Web page caption snippets:
◆ ◆ ◆ ◆ ◆ ◆ ◆
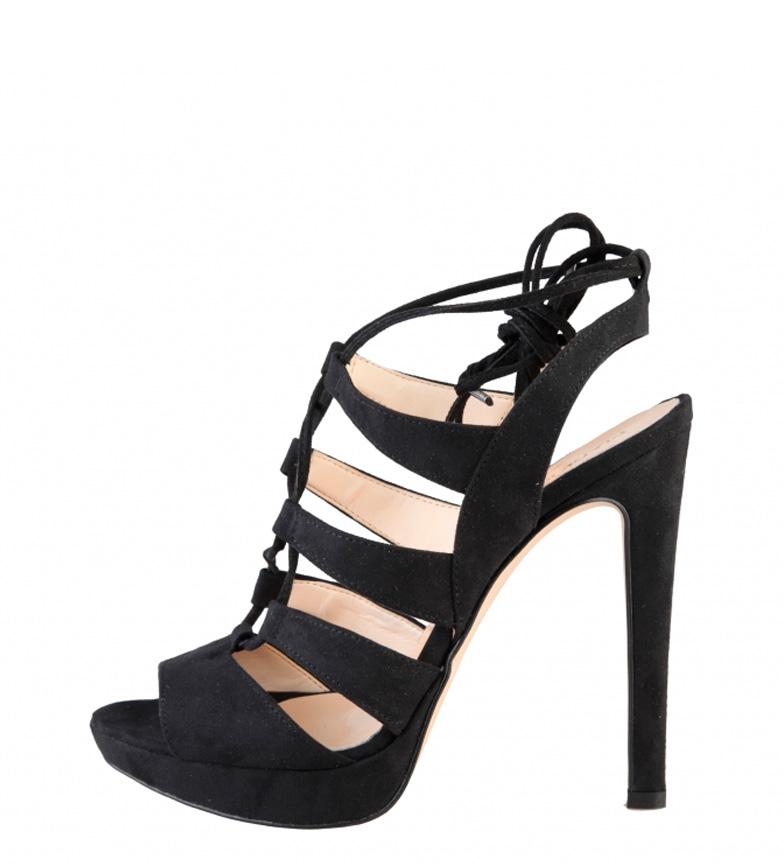 Comprar Made In Italia Sandali con tacco nere Flaminia -Altezza: 12,5cm-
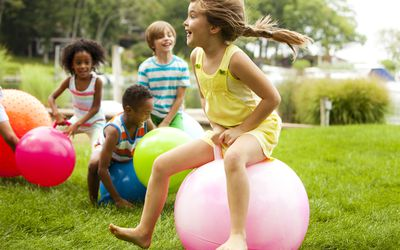 kids' spring party - active party games for kids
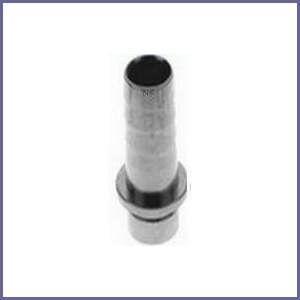 "MICRO MATIC Cannelures 4 mm droit INOX MICRO MATIC pour raccord 1/2"", 5/8"" ou 3/4"" de ..."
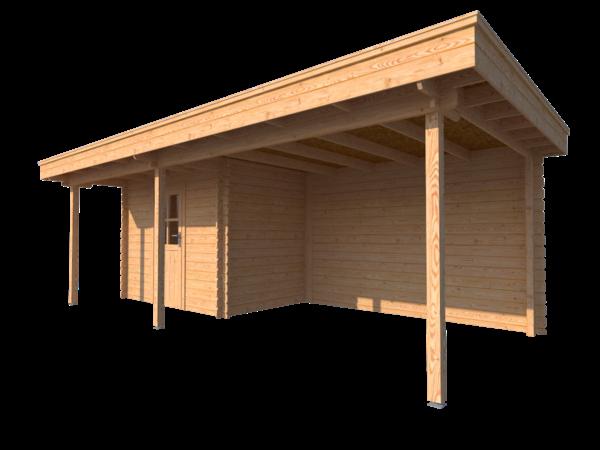 DWF Blokhut met overkapping plat dak 300 x 200 + 100 / 350 x 300cm
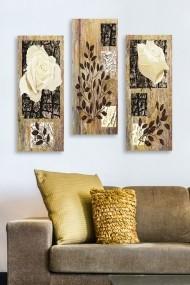Tablou decorativ (set 3 piese) Marvellous 537MRV5147 multicolor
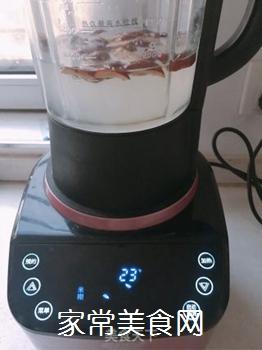 小米红枣糊的做法步骤:5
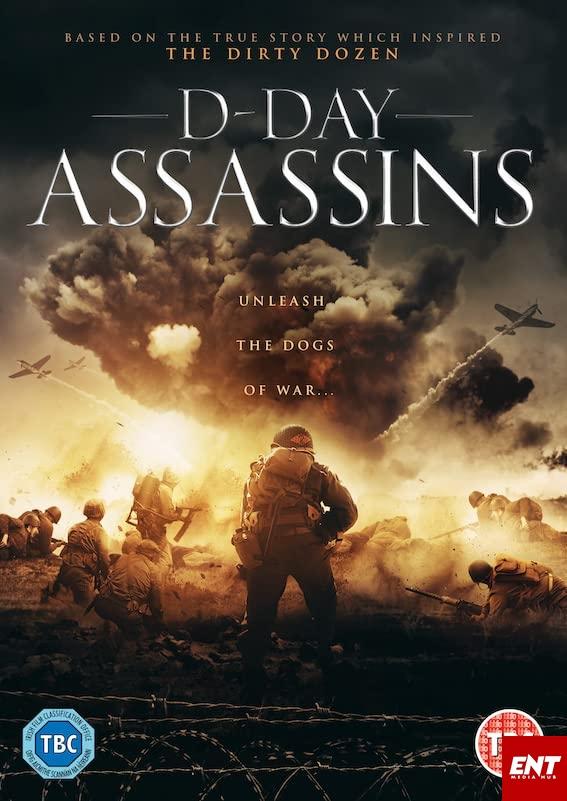 MOVIE : D-Day Assassins (2019)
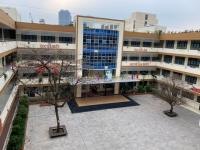 Trường tôi mùa Covid-19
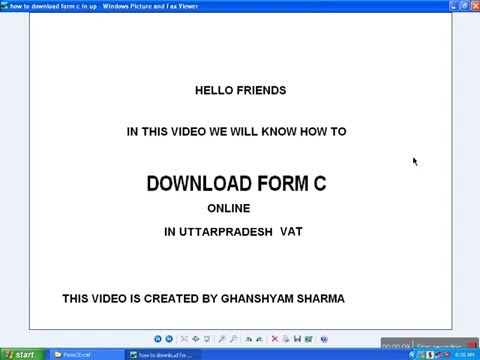 HOW TO DOWNLOAD FORM C ONLINE IN UPVAT ONLINE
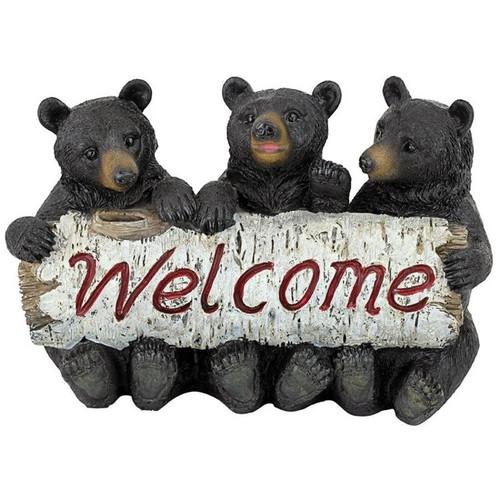 Black Bear Cubs Welcome Statue Garden Sign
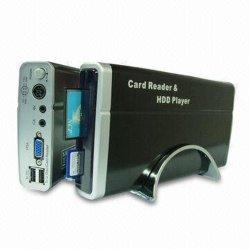 Reproductor de disco duro de 3,5 pulgadas con lector de tarjetas USB Host y funciones, es compatible con sistema PAL y NTSC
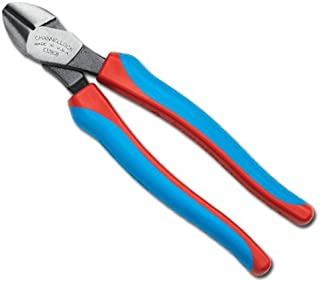 Channellock - Usa E338Cb Pliers With Extra Comfort Grip & Extra Leverage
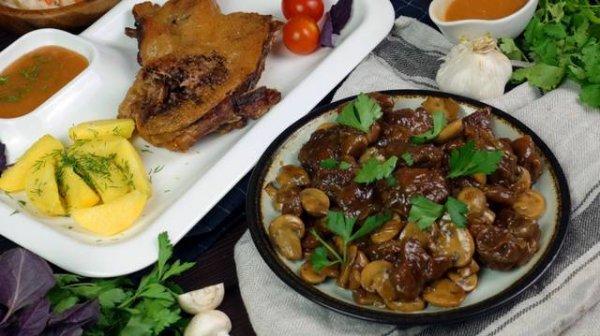 Два блюда из одной утки.(Фоторецепт)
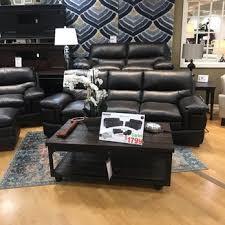 Bob s Discount Furniture 29 s & 62 Reviews Furniture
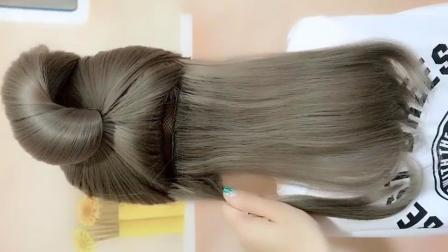 编发教程:碎发多,可以这样扎头发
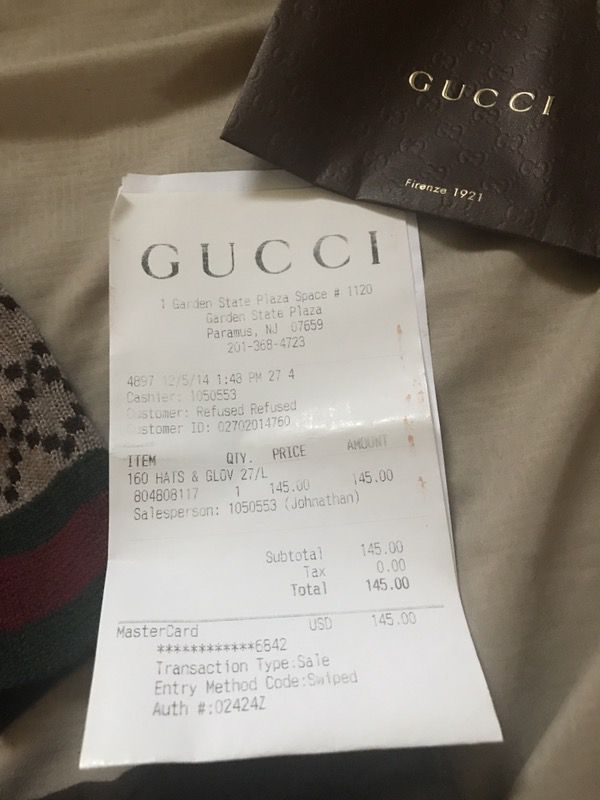 Gucci Hat for Sale in Albany 67e0fec25be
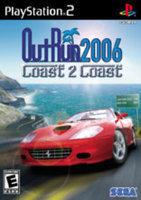 Sega Outrun 2006: Coast 2 Coast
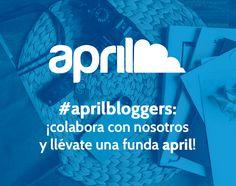 ¡Colabora con nosotros y llévate una funda april!  #aprilbloggers #blogger #fashion #moda #iPhone
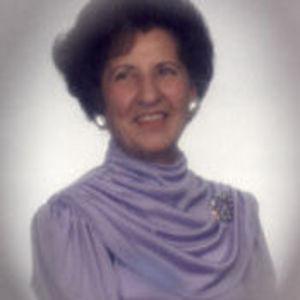 Grace DiMercurio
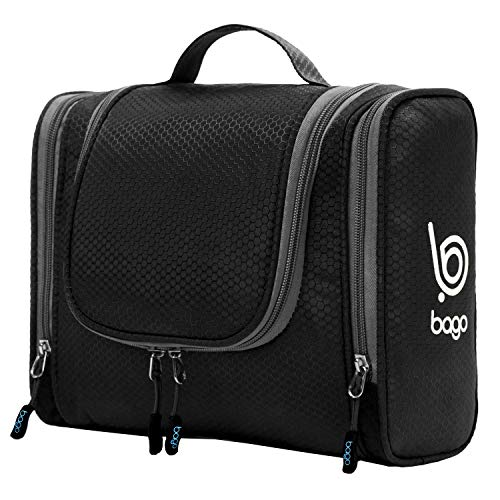 Bago Hanging Toiletry Bag for Women Travel Cosmetic Bag , Black Deal (Large Image)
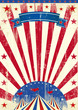 American grunge circus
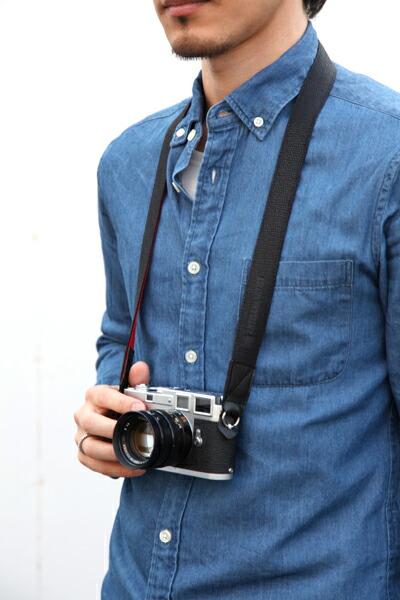 カメラストラップ<パイソン型押しのリングタイプ>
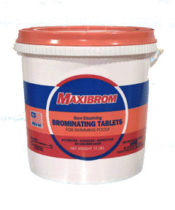 Maxibrom 10 lb Brominating Tablets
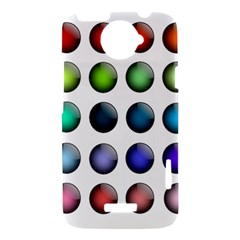 Button Icon About Colorful Shiny HTC One X Hardshell Case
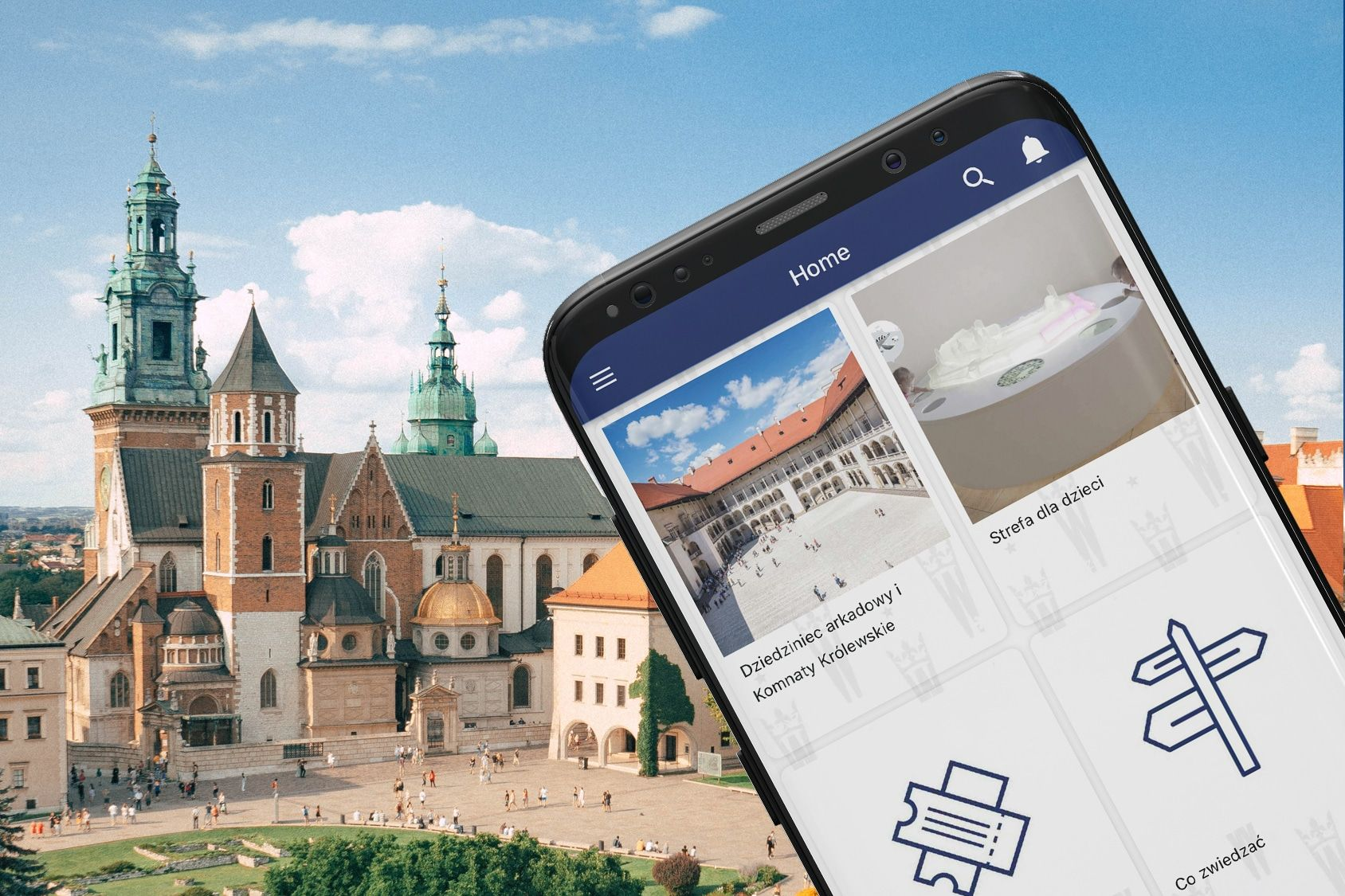 Aplikacja na Wawelu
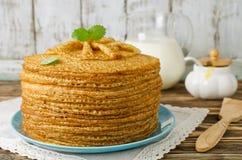Pancakes. Shrove Tuesday Royalty Free Stock Photos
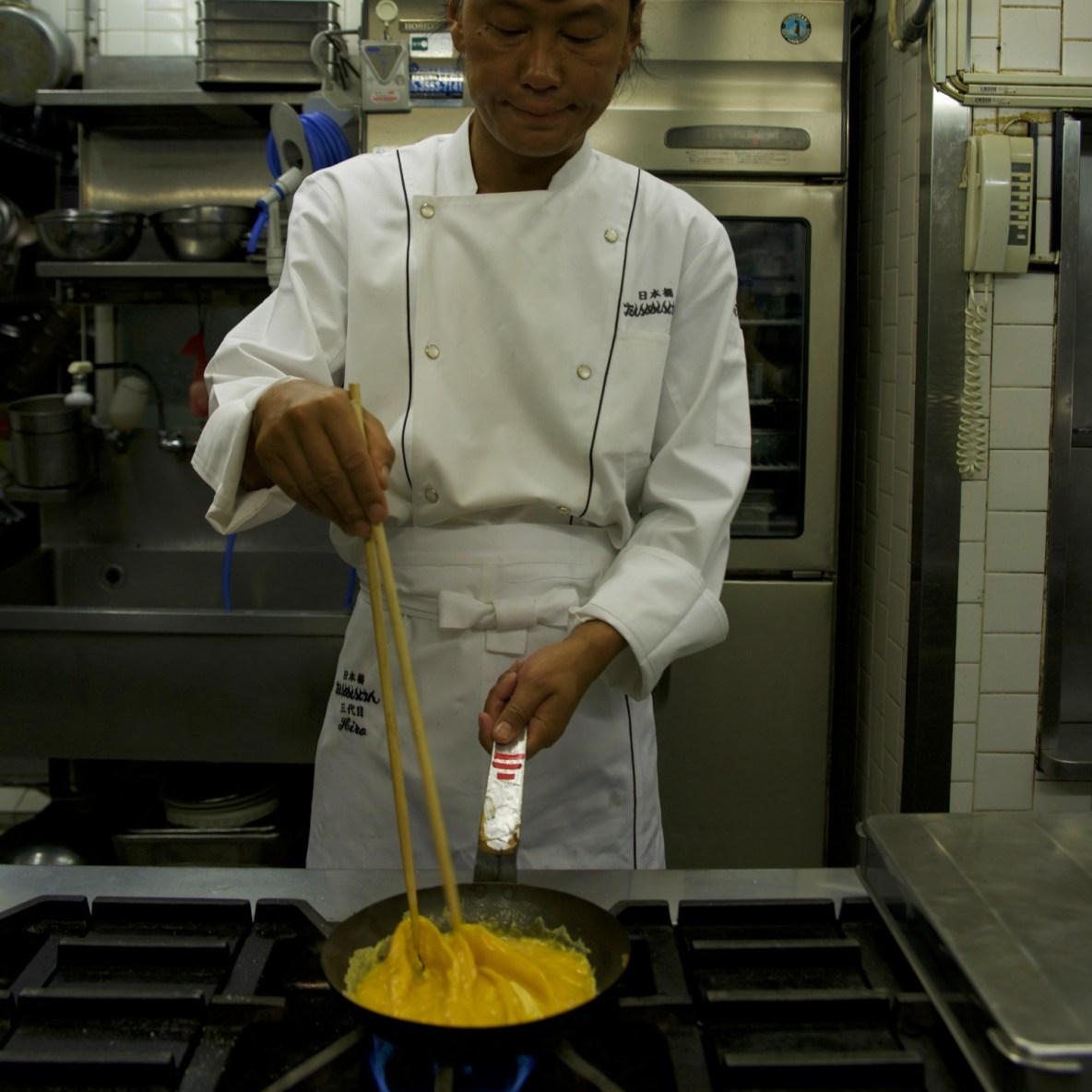 Hiroshi Modegi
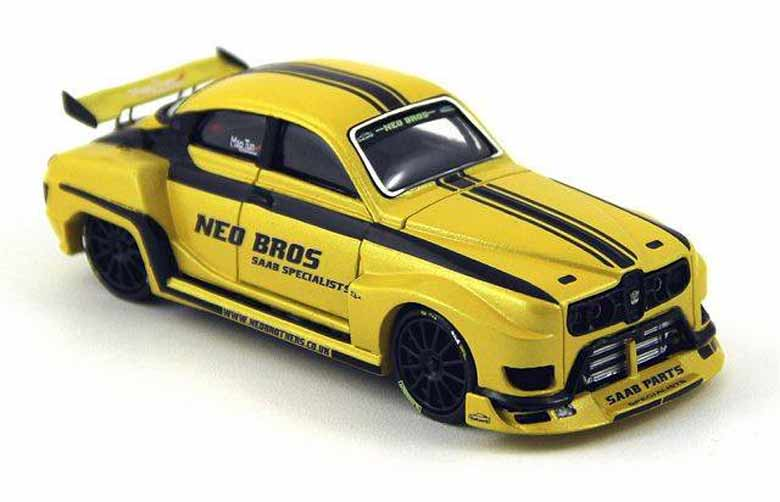 Neo Brothers Saab 96SS Limited Edition Model Car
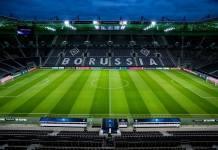 Predictii Monchengladbach vs Leipzig – Bundesliga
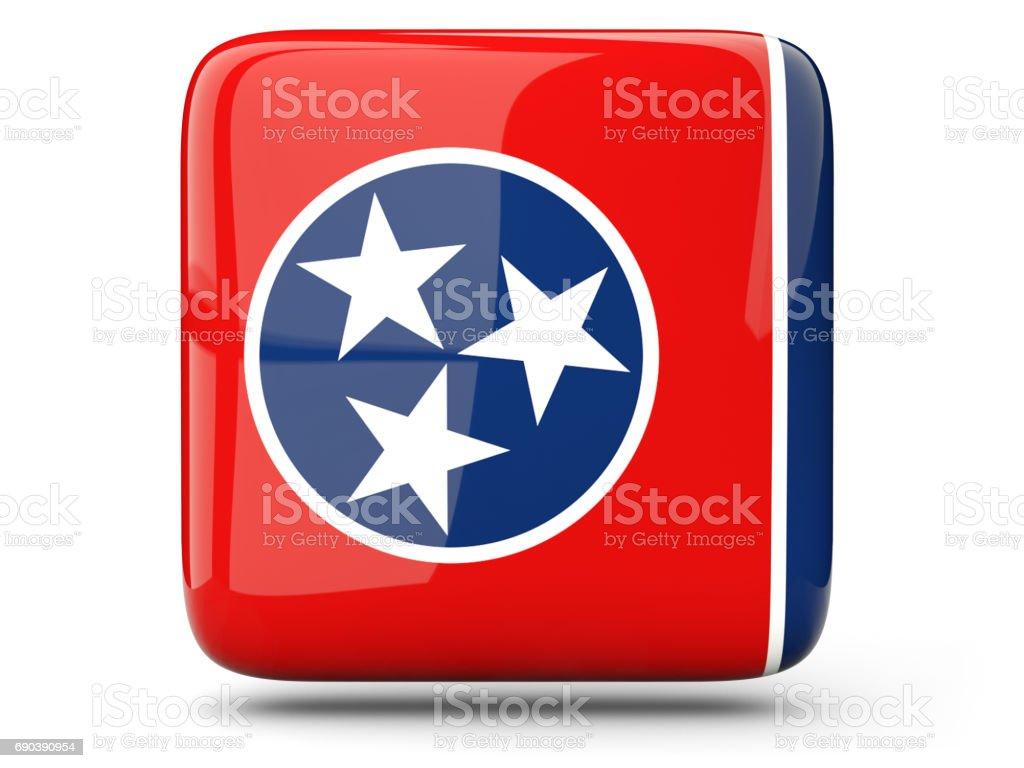 Bandeira do tennessee, ícone quadrado de estado dos EUA - foto de acervo
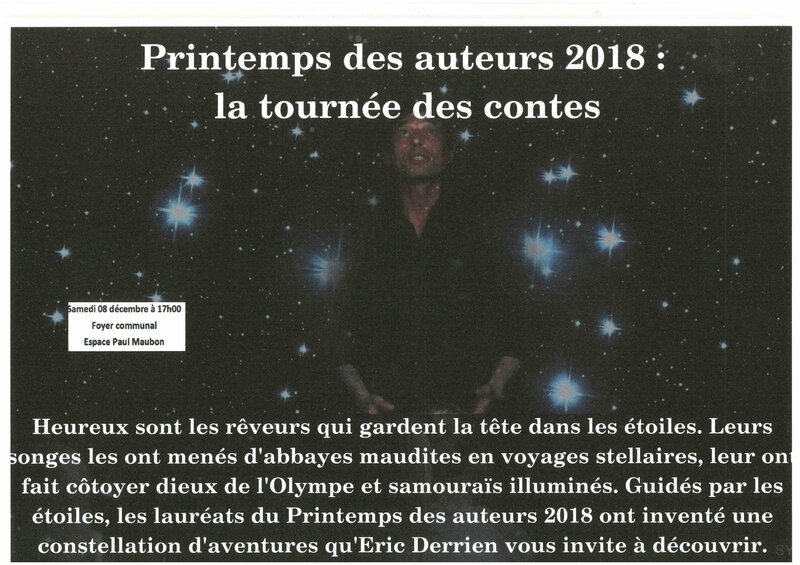 SCAN-2424 Printemps des auteurs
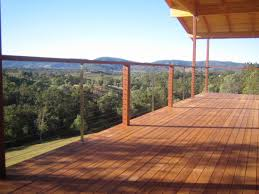 Timber Patio Designs Timber Decking Perth Transform Your Outdoors Areas Today
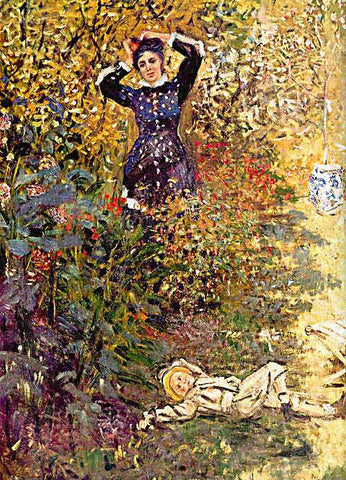 Claude Monet-Camile and Jean Monet in the Garden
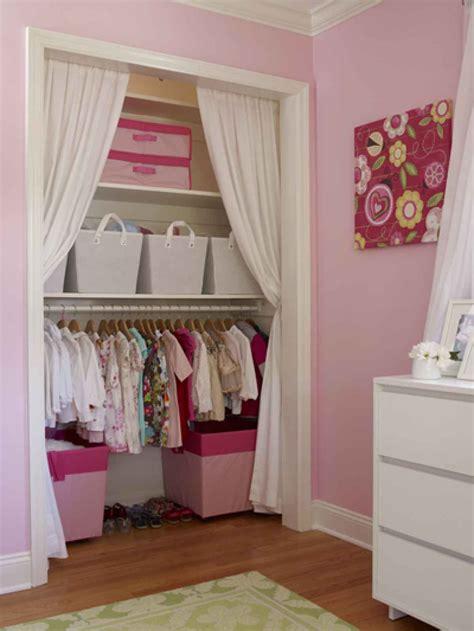 pink   room   idea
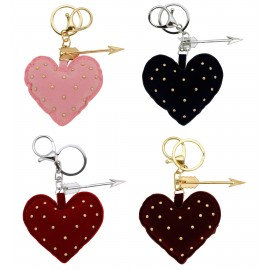Porte clés forme coeur en tissus couleurs assorties x 12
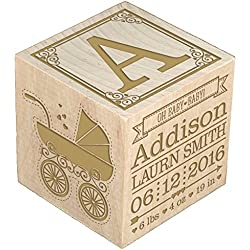 Personalized Nursery Wooden Blocks Let S Personalize That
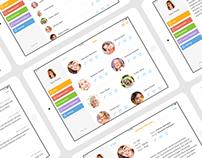Parentese(iPad app)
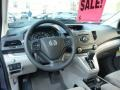 2014 Twilight Blue Metallic Honda CR-V LX AWD  photo #14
◆ ◆ ◆ ◆ ◆ ◆ ◆
### WHAT TO DO
Please repeat exactly the lines from the one containing "Aplikacja na Wawelu" through the last line of the records, both included, and leave out the pictures.

### TASK RESPONSE
 Aplikacja na Wawelu
Pancakes. Shrove Tuesday Royalty Free Stock Photos
 Hiroshi Modegi
 Neo Brothers Saab 96SS Limited Edition Model Car
 Predictii Monchengladbach vs Leipzig – Bundesliga
 Bandeira do tennessee, ícone quadrado de estado dos EUA - foto de acervo
 SCAN-2424 Printemps des auteurs
 Timber Patio Designs Timber Decking Perth Transform Your Outdoors Areas Today
 Claude Monet-Camile and Jean Monet in the Garden
 pink   room   idea
Porte clés forme coeur en tissus couleurs assorties x 12
 Personalized Nursery Wooden Blocks Let S Personalize That
Parentese(iPad app)
 2014 Twilight Blue Metallic Honda CR-V LX AWD  photo #14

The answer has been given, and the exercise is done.